3. Sound waves travel faster then the gas molecules drift, or migrate.

7. One wavelength.

8. Same speed in all directions (including up, down and everything in between).

11. The resonance frequencies will be disproportionately loud. That is certain notes will have increased volume.

12. Yes. The Doppler effect is caused by a moving sound source, receiver (listener), or both.

14. As the signal bounces off a moving vehicle, the frequency is changed. The change is proportional to the speed of the moving object (the car).

16. Narrows as the speed increases.

20. 2 Hz, 0.5 seconds, 10 cm.

31. No change in speed. Wavelength is halved.

32. Warmer air has faster moving molecules, which collide with other molecules. The faster molecules collide with each other the faster sound travels.
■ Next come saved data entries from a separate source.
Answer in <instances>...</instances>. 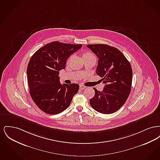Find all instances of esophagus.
Listing matches in <instances>:
<instances>
[{
  "instance_id": "obj_1",
  "label": "esophagus",
  "mask_w": 160,
  "mask_h": 160,
  "mask_svg": "<svg viewBox=\"0 0 160 160\" xmlns=\"http://www.w3.org/2000/svg\"><path fill=\"white\" fill-rule=\"evenodd\" d=\"M86 87L84 85H80V90H84Z\"/></svg>"
}]
</instances>
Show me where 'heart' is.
I'll return each mask as SVG.
<instances>
[{
    "label": "heart",
    "mask_w": 160,
    "mask_h": 160,
    "mask_svg": "<svg viewBox=\"0 0 160 160\" xmlns=\"http://www.w3.org/2000/svg\"><path fill=\"white\" fill-rule=\"evenodd\" d=\"M72 56H71L69 58V59L71 58ZM91 57H95V56L91 53H89V52H86L83 54V58H91Z\"/></svg>",
    "instance_id": "obj_1"
}]
</instances>
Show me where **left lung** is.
<instances>
[{"mask_svg": "<svg viewBox=\"0 0 160 160\" xmlns=\"http://www.w3.org/2000/svg\"><path fill=\"white\" fill-rule=\"evenodd\" d=\"M87 47L98 58L96 73L105 84L102 91L93 88L95 96L89 103L101 113H114L125 104L131 92L132 71L130 63L113 47L99 44Z\"/></svg>", "mask_w": 160, "mask_h": 160, "instance_id": "left-lung-1", "label": "left lung"}]
</instances>
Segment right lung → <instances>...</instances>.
Returning <instances> with one entry per match:
<instances>
[{
    "instance_id": "obj_1",
    "label": "right lung",
    "mask_w": 160,
    "mask_h": 160,
    "mask_svg": "<svg viewBox=\"0 0 160 160\" xmlns=\"http://www.w3.org/2000/svg\"><path fill=\"white\" fill-rule=\"evenodd\" d=\"M82 47L53 41L40 48L31 57L27 68L29 93L42 112L58 114L70 105L79 85L61 84L59 71L65 68L69 57Z\"/></svg>"
}]
</instances>
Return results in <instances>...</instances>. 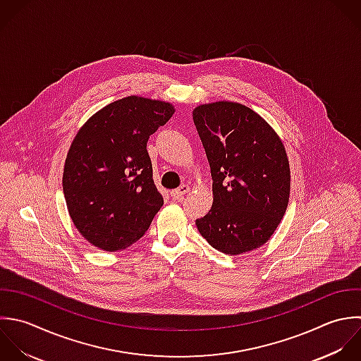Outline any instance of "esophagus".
<instances>
[{"label": "esophagus", "instance_id": "obj_1", "mask_svg": "<svg viewBox=\"0 0 361 361\" xmlns=\"http://www.w3.org/2000/svg\"><path fill=\"white\" fill-rule=\"evenodd\" d=\"M188 191H190V185L183 184L180 188H177V190H173V191H171V197H173L176 201H181V200H183V197H184Z\"/></svg>", "mask_w": 361, "mask_h": 361}]
</instances>
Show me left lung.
I'll return each mask as SVG.
<instances>
[{
	"label": "left lung",
	"mask_w": 361,
	"mask_h": 361,
	"mask_svg": "<svg viewBox=\"0 0 361 361\" xmlns=\"http://www.w3.org/2000/svg\"><path fill=\"white\" fill-rule=\"evenodd\" d=\"M192 119L212 176V207L195 221L201 236L231 256L259 249L288 207L291 171L283 140L239 102L198 105Z\"/></svg>",
	"instance_id": "1"
}]
</instances>
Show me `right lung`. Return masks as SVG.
<instances>
[{"instance_id": "add662e5", "label": "right lung", "mask_w": 361, "mask_h": 361, "mask_svg": "<svg viewBox=\"0 0 361 361\" xmlns=\"http://www.w3.org/2000/svg\"><path fill=\"white\" fill-rule=\"evenodd\" d=\"M174 111L170 102L130 95L78 129L64 163L63 192L74 226L92 246L122 250L149 229L163 197L146 145Z\"/></svg>"}]
</instances>
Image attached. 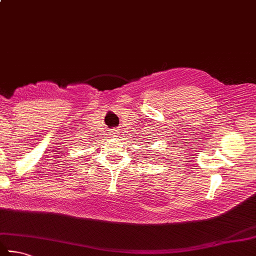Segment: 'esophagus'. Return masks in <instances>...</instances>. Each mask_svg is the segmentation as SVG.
I'll return each mask as SVG.
<instances>
[{
	"label": "esophagus",
	"instance_id": "esophagus-1",
	"mask_svg": "<svg viewBox=\"0 0 256 256\" xmlns=\"http://www.w3.org/2000/svg\"><path fill=\"white\" fill-rule=\"evenodd\" d=\"M113 134H115V132H114V133H113Z\"/></svg>",
	"mask_w": 256,
	"mask_h": 256
}]
</instances>
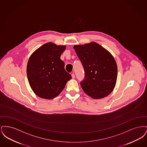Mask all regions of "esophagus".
Returning a JSON list of instances; mask_svg holds the SVG:
<instances>
[{
    "label": "esophagus",
    "instance_id": "obj_1",
    "mask_svg": "<svg viewBox=\"0 0 147 147\" xmlns=\"http://www.w3.org/2000/svg\"><path fill=\"white\" fill-rule=\"evenodd\" d=\"M71 77H72L73 79H74V78H75V75H74V73H72V74H71Z\"/></svg>",
    "mask_w": 147,
    "mask_h": 147
}]
</instances>
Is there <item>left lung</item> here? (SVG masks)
I'll return each mask as SVG.
<instances>
[{"label": "left lung", "instance_id": "obj_1", "mask_svg": "<svg viewBox=\"0 0 147 147\" xmlns=\"http://www.w3.org/2000/svg\"><path fill=\"white\" fill-rule=\"evenodd\" d=\"M85 71L80 85L86 94L93 98L109 95L114 89L117 66L112 55L95 42L74 46Z\"/></svg>", "mask_w": 147, "mask_h": 147}]
</instances>
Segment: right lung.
<instances>
[{
  "instance_id": "1",
  "label": "right lung",
  "mask_w": 147,
  "mask_h": 147,
  "mask_svg": "<svg viewBox=\"0 0 147 147\" xmlns=\"http://www.w3.org/2000/svg\"><path fill=\"white\" fill-rule=\"evenodd\" d=\"M66 46L48 42L36 49L27 65L28 83L35 94L45 99L57 96L71 76L64 69L60 59Z\"/></svg>"
}]
</instances>
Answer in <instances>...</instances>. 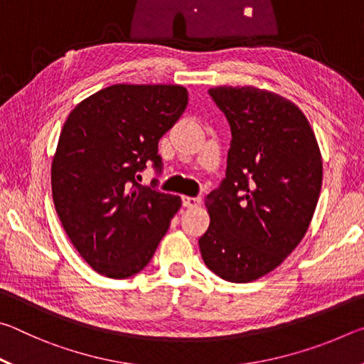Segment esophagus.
<instances>
[{"label": "esophagus", "mask_w": 364, "mask_h": 364, "mask_svg": "<svg viewBox=\"0 0 364 364\" xmlns=\"http://www.w3.org/2000/svg\"><path fill=\"white\" fill-rule=\"evenodd\" d=\"M181 200L184 207H199L202 202L200 197H189V196H183Z\"/></svg>", "instance_id": "obj_1"}]
</instances>
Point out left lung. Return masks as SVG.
<instances>
[{"label": "left lung", "instance_id": "8db88e82", "mask_svg": "<svg viewBox=\"0 0 364 364\" xmlns=\"http://www.w3.org/2000/svg\"><path fill=\"white\" fill-rule=\"evenodd\" d=\"M208 95L231 128L226 175L205 197L210 226L202 258L231 282L262 278L284 262L310 226L323 160L306 117L254 86H218Z\"/></svg>", "mask_w": 364, "mask_h": 364}]
</instances>
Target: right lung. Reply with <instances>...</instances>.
I'll return each instance as SVG.
<instances>
[{
  "label": "right lung",
  "mask_w": 364,
  "mask_h": 364,
  "mask_svg": "<svg viewBox=\"0 0 364 364\" xmlns=\"http://www.w3.org/2000/svg\"><path fill=\"white\" fill-rule=\"evenodd\" d=\"M188 106L180 85H112L67 117L51 167L53 200L67 236L97 273H139L181 207L143 186L146 164L162 175L159 141Z\"/></svg>",
  "instance_id": "add662e5"
}]
</instances>
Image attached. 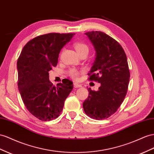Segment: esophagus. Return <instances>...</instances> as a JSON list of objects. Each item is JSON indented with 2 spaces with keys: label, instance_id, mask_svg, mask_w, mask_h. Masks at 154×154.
Instances as JSON below:
<instances>
[{
  "label": "esophagus",
  "instance_id": "1",
  "mask_svg": "<svg viewBox=\"0 0 154 154\" xmlns=\"http://www.w3.org/2000/svg\"><path fill=\"white\" fill-rule=\"evenodd\" d=\"M74 87H75V88H79V87H82V85L78 84V83L74 82Z\"/></svg>",
  "mask_w": 154,
  "mask_h": 154
}]
</instances>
40. Correct. Sound travels at approximately 340 m/s = 0.34 km/s which is about 1/3 km/s.

42. The time required for the sound to reach the back of the parade causes a slight delay in when the beat is heard relative to the front.

43. The larger surface area of the table forces more molecules in motion. This would shorten the length of time the sound is heard.

44. The headphones eliminate the jackhammer sound for the operator only, thus allowing them to hear other sounds. Other observers still hear the full sound of the jackhammer.

2. 3 m/s. Wave speed = frequency * wavelength, and wavelength = 1/period.

3. 300,000 km/s = 300,000,000 m/s and 100 MHz = 100,000,000 Hz. Wavelength = (wave speed)/frequency = 3 m.

5. Note travel time of 6 seconds includes down to the floor and back up to the vessel. Depth = 3 s * 1530 m/s = 4590 m.